Provided text —
As much as the stopover at Frankfurt was known territory and the time was spent reading the 4 hour stopover at Moscow was unknown territory, instructive and amusing, especially the sight of female airport customs personnel in tight short skirts, long blond hair and high heal shoes walking from point A to point B, on supposedly important business and in full view of the hordes of mostly foreign travelers!!! Astute psychology.
Anyway by the time I got to Manas airport I was happy to arrive, noting in the process that
Aeroflot "in-flight" meals are the same as "in-flight" meals on any airline company. Yes I was there, safe and sound, and more or less psyched up for my stay in Kyrgyzstan but feeling very much - and for the first time in many, many years - like a schoolboy (the real reason of my visit to Bishkek being a tale for another time and place).

     
But I wasn't out of the airport yet, I needed a visa. While waiting for my visa - the customs officer had to go and wake the visa official - I watched as another plane arrived from a gulf state. Some very merry Russian passengers, who had visibly made every effort, the time of the flight, to make up for a very hot and possibly alcohol free stay in Bahrain, Dubai or somewhere arrived in the customs hall and proceed to fight a losing battle to stay upright, struggle with their luggage and try to get passports out of elusive pockets, causing more smiles than reproaches from the customs officials, obviously used to such a sight.

Aim of the exercise —
In the travel account, how long was the stopover at Moscow? The records play no part in the work here.

Stored records —
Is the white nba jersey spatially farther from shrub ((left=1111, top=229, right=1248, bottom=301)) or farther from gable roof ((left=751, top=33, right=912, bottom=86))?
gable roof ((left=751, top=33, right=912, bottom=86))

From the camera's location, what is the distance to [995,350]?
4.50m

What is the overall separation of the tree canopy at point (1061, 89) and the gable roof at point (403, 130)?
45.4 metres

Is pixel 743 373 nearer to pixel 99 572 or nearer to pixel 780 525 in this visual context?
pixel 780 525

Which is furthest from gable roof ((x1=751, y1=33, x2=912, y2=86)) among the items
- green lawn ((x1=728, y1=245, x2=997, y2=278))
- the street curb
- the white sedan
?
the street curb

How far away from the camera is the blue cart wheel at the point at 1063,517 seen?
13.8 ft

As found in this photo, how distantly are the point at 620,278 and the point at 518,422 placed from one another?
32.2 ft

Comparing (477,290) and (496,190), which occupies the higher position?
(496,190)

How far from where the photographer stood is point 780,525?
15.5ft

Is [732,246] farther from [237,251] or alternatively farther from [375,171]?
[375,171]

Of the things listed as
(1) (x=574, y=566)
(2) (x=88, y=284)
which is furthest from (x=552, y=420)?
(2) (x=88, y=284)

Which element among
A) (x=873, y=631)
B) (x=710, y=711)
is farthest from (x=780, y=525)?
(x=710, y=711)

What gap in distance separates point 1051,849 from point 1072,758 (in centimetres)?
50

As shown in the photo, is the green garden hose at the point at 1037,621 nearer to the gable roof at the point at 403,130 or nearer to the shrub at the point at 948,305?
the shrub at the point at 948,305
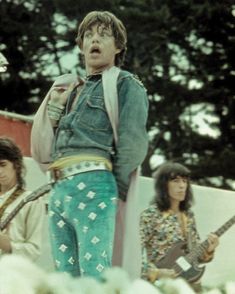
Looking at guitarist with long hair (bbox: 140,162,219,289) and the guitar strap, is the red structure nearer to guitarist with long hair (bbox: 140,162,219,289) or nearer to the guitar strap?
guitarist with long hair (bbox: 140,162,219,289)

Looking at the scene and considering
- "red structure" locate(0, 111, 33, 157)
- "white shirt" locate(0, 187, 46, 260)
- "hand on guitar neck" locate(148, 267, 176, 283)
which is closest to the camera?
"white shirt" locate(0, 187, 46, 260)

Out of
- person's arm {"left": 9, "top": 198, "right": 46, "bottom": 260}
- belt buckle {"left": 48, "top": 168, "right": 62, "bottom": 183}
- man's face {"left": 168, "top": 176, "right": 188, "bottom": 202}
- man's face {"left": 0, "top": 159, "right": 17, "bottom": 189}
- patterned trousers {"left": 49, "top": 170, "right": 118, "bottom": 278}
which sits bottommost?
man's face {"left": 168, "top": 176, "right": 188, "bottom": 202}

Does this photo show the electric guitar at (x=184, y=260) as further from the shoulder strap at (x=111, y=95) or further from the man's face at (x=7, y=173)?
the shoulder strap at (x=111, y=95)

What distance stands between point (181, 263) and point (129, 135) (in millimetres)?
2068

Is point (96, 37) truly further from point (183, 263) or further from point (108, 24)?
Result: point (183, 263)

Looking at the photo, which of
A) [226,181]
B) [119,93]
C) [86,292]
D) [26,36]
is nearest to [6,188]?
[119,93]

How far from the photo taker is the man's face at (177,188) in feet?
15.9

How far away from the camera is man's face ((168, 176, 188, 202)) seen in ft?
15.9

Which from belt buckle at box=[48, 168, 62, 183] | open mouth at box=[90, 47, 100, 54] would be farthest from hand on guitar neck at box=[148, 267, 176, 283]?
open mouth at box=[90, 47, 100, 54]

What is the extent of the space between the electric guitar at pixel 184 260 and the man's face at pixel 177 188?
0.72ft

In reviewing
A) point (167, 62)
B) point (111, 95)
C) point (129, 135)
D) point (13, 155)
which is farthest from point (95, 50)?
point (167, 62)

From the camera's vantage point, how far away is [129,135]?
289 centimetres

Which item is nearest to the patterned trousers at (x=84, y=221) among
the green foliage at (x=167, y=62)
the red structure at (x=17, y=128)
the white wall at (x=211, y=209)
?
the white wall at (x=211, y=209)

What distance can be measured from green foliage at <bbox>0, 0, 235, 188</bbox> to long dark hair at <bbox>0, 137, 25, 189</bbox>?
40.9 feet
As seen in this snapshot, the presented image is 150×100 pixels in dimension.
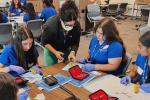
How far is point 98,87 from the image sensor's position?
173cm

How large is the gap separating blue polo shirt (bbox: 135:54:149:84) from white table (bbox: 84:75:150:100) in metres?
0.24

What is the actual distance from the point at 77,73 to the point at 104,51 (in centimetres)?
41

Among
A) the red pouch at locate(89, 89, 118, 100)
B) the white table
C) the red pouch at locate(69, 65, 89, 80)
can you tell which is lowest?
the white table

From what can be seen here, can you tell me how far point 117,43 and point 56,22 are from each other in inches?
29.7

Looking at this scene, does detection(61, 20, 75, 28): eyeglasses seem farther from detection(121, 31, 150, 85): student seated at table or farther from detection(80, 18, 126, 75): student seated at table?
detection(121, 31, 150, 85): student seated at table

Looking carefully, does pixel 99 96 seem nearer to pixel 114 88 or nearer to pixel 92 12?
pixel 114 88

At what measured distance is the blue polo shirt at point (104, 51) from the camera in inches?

Answer to this task —
It lasted four hours.